Here's the definition: the systematic killing of the love of reading, often exacerbated by the inane, mind-numbing practices found in schools. Too often, Mr. Gallagher explains, teachers' efforts to meet test standards churn out students who, overdosed in high school on a narrow diet of required classics and literary analysis, leave English classrooms without an ounce of lasting interest in engaged reading.
Fortunately, the backlash against school-inflicted readicide has arrived. Nationwide, English educators are calling for a renewal of the high school classroom as the leading edge in the formation of lifelong reading habits. As the fall 2008 report from the National Endowment for the Arts illustrates, declining teen reading rates are not preordained. They can be forestalled. What it takes is community members mobilized to support reading initiatives, as well as a keen awareness that teens' leisure options have forever changed the reading equation.
So, here's the plan: Use the English classroom to get students to read more broadly in order to develop reading habits and interests - to create the desire to read. This is the key battle English teachers wage today, especially as kids fall through the laptop looking-glass from grades 7 through 12.
Books will have a better chance if teachers have the courage to revision what happens during the 50 minutes students spend daily in their classrooms. Inside those walls, it's time to embed traditional curricular choices inside a broader "culture of reading."
This phrase came to my attention from a friend in Michigan who described her daughter's back-to-school night this way: "We listened to the ninth-grade English teacher talk about why she has the kids read for pleasure in class. Otherwise, she feels that she stands at the front of the room as the high priestess of literature, explaining how to interpret texts, and at the end of the year kids hate to read. She believes English teachers should create a culture of reading: It doesn't matter what kids read, as long as they're trying new things, sharing what they loved with others, and remaining excited about books."
In this classroom, the great-books-for-everyone philosophy is balanced (not eliminated) by a parallel curriculum that supports teens' tastes and nascent interests - recreational, artistic, vocational or professional. Yes, teachers continue to teach the demanding classics, but they take responsibility, too, for nourishing personal reading habits that expand students' horizons, rendering learning and entertainment.
While traditionalists will utter "dumbing down" at those of us ready to loosen control over reading curricula, a vanguard of 21st-century educators is placing free choice of and immediate access to books closer to the center of literature class. And not, as critics will argue, to indulge teens in a false sense of competence and self-esteem.
Mr. Gallagher calls the combination of choice and access a "book flood": Immerse kids in a culture of reading and their chances of reading a book - and reaching for the next one - improve significantly.

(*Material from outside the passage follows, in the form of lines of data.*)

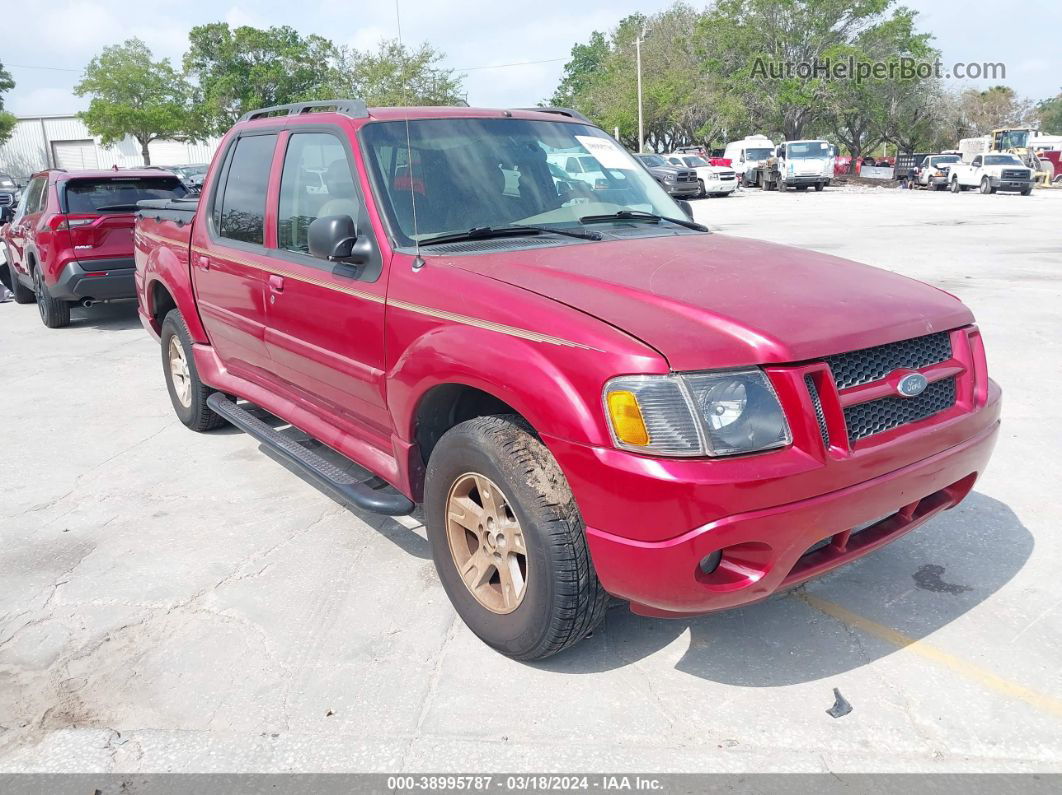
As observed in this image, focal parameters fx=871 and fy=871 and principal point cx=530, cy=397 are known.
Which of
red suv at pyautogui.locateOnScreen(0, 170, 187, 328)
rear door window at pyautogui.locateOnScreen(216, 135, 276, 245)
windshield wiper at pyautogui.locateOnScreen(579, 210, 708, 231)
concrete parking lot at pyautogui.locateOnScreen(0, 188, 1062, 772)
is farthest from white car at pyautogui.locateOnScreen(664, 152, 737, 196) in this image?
windshield wiper at pyautogui.locateOnScreen(579, 210, 708, 231)

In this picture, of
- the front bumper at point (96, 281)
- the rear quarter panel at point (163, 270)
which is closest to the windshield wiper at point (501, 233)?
the rear quarter panel at point (163, 270)

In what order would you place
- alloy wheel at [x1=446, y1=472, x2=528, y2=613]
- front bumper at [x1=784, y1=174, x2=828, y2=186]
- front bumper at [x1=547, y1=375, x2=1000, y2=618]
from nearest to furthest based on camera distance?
1. front bumper at [x1=547, y1=375, x2=1000, y2=618]
2. alloy wheel at [x1=446, y1=472, x2=528, y2=613]
3. front bumper at [x1=784, y1=174, x2=828, y2=186]

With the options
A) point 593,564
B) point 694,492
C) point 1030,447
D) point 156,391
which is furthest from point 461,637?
point 156,391

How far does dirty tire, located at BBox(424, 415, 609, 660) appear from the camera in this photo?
2.67 meters

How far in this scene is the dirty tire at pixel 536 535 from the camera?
267cm

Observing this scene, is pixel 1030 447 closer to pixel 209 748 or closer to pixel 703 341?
pixel 703 341

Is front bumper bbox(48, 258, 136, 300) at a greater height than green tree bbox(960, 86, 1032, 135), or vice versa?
green tree bbox(960, 86, 1032, 135)

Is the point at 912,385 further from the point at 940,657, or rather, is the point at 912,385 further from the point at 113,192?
the point at 113,192

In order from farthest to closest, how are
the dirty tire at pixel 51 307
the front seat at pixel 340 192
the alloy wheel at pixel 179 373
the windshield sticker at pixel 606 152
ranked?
1. the dirty tire at pixel 51 307
2. the alloy wheel at pixel 179 373
3. the windshield sticker at pixel 606 152
4. the front seat at pixel 340 192

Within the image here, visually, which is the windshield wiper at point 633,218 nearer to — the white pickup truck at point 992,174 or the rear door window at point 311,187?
the rear door window at point 311,187

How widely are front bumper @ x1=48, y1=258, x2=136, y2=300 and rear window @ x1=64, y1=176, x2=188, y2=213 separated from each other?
1.95ft

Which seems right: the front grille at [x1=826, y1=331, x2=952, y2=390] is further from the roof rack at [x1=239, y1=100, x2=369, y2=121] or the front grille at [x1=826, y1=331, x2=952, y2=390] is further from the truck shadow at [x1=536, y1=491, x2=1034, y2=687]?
the roof rack at [x1=239, y1=100, x2=369, y2=121]

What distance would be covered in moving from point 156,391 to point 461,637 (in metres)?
4.82

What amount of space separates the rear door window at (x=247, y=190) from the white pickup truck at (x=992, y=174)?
35.1 m
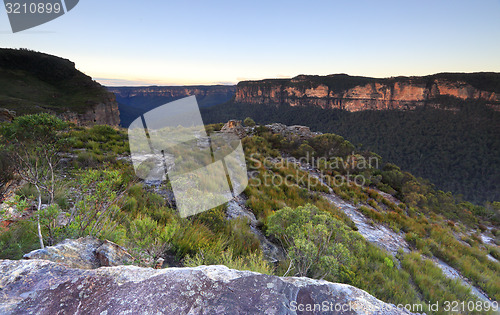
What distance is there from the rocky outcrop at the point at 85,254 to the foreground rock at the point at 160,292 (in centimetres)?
19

What parents need to know is that recreational reading correlates with increased language proficiency, including improved vocabulary skills and reading speed, leading to stronger test scores as well as pleasurable reading experiences.
Flannery O'Connor asserted that when it comes to books, a student's "taste should not be consulted." In these times when the turn-off to reading lies one click away from YouTube, Facebook and hundreds of television channels, we educators would have to have our heads in the sand not to be doing some consulting.
No longer is today's battleground over what books teenagers should read. The real question is whether we can sustain their desire to read at all.